Studio album by Oscar Peterson
- Released: 1965
- Recorded: September 9, 1964 (New York)
- Genre: Jazz
- Length: 35:10
- Label: Limelight

Oscar Peterson chronology
| We Get Requests (1964) | Canadiana Suite (1965) | I/We Had a Ball (1965) |

= Canadiana Suite =

Canadiana Suite is a 1965 album by Oscar Peterson.

Professional ratings
Review scores
| Source | Rating |
| AllMusic |  |
| The Rolling Stone Jazz Record Guide |  |

== Composition ==
Peterson envisioned Canadiana Suite as a tribute to the diverse landscapes of Canada, drawing inspiration from his travels by rail across southern Canada. Beginning in the Maritime provinces with "Ballad to the East", the suite travels west through the Laurentian Mountains of southern Quebec in "Laurentide Waltz", then pays a visit to the neighbourhood in Montreal where Peterson grew up, Place St. Henri, in the song of the same name. Next, the suite moves on to Canada's next great metropolis, Toronto, in "Hogtown Blues", before heading to the great plains of Manitoba ("Blues of the Prairies") and Saskatchewan ("Wheatland"). Finally, Peterson takes us through Calgary in "March Past", and on into the Rocky Mountains with "Land of the Misty Giants". Explaining his motivation for writing Canadiana Suite, Peterson said "My profession has taken me to every part of the world, none of them more beautiful than where I live. As a musician, I respond to the harmony and rhythm of life, and when I’m deeply moved it leaves something singing inside me. With a country as large and as full of contrast as Canada, I had a lot of themes to choose from when I wrote the Canadiana Suite. This is my musical portrait of the Canada I love."

▶ **Raw data**:
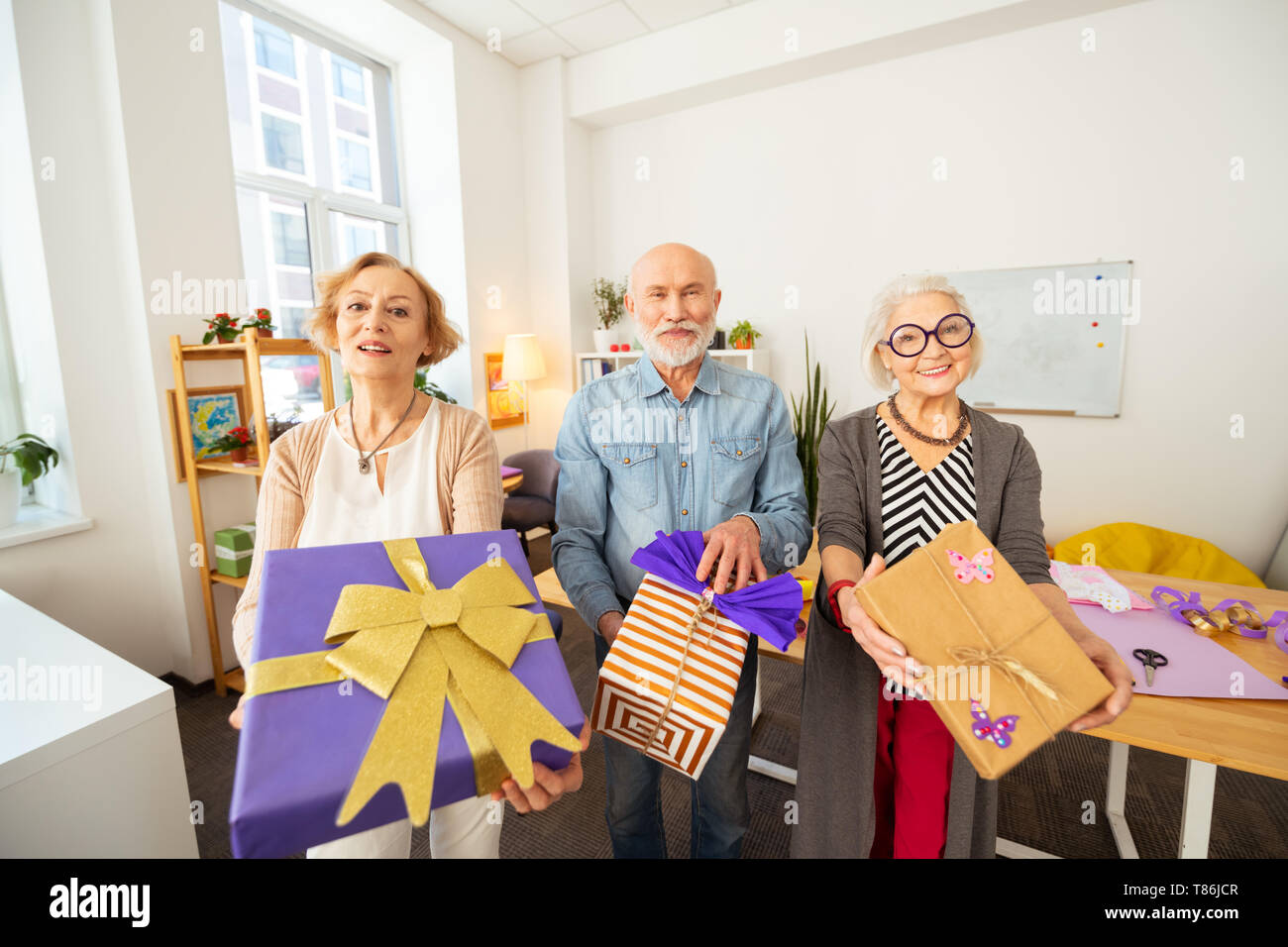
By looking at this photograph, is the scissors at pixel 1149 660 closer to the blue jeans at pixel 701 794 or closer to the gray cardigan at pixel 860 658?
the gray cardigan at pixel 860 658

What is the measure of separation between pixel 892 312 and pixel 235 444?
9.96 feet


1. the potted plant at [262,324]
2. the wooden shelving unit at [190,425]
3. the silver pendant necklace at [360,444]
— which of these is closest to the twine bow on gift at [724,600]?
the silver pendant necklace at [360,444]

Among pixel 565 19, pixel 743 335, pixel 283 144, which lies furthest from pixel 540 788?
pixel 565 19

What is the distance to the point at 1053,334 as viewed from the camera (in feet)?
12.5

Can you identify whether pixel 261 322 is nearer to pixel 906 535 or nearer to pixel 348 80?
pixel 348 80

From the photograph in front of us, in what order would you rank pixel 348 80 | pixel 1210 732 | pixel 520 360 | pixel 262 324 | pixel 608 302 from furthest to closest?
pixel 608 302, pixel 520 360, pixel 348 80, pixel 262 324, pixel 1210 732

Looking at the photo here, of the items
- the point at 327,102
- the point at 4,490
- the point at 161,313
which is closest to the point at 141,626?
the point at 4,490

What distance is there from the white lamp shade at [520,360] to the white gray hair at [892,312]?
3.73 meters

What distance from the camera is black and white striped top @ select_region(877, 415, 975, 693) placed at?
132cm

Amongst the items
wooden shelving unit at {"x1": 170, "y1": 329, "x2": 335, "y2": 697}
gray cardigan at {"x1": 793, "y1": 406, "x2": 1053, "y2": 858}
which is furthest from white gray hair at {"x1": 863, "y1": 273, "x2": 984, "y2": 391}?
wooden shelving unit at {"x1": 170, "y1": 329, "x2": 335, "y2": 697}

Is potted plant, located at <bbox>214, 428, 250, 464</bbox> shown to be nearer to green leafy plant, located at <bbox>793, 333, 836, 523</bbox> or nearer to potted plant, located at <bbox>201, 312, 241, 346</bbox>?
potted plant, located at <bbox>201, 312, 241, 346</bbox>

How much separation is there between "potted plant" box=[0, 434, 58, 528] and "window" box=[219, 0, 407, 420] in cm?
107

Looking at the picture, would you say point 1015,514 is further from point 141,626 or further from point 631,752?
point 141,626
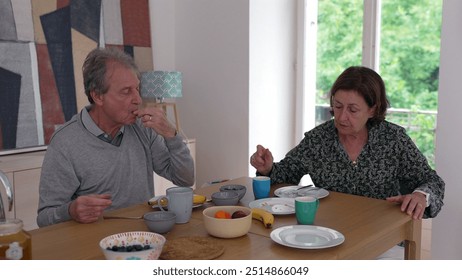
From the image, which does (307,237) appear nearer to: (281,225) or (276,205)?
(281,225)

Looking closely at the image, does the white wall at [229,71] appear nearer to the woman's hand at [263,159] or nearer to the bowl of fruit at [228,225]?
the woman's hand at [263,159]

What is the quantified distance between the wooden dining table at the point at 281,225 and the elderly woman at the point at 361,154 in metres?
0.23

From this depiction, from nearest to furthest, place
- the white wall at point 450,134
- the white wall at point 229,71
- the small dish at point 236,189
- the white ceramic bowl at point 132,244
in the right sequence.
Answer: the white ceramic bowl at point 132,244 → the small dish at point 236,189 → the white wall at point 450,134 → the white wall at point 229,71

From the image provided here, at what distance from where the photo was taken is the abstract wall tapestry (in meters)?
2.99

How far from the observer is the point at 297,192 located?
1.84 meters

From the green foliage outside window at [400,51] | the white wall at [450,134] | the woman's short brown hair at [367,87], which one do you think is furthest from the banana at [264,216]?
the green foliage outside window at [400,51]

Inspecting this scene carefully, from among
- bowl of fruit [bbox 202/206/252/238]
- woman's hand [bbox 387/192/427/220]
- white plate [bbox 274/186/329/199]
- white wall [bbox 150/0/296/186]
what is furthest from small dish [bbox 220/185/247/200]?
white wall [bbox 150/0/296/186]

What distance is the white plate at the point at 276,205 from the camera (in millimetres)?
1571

▶ **Exercises to complete**:
(A) In the Canadiana Suite article, what is the name of the Montreal neighbourhood where Peterson grew up?
(B) Summarize the Canadiana Suite article in two sentences.
(C) Carry on the Canadiana Suite article past its final sentence.

▶ **Results in order**:
(A) Place St. Henri.

(B) Canadiana Suite is a 1965 jazz album by Oscar Peterson, recorded in New York on September 9, 1964, and released on Limelight. Peterson conceived it as a tribute to Canada's diverse landscapes, drawing on his rail travels across southern Canada, with pieces moving west from the Maritime provinces through Quebec, Montreal, Toronto, Manitoba, Saskatchewan, and Calgary into the Rocky Mountains.

(C)
Canadiana Suite has been played on the Ontario Parliament Network along with his 1970 album Tristeza on Piano.

== Track listing ==
1. "Ballad to the East" – 4:08
2. "Laurentide Waltz" – 5:20
3. "Place St. Henri" – 3:57
4. "Hogtown Blues" – 3:40
5. "Blues of the Prairies" – 4:59
6. "Wheatland" – 5:30
7. "March Past" – 3:25
8. "Land of the Misty Giants" – 4:11
All music composed by Oscar Peterson.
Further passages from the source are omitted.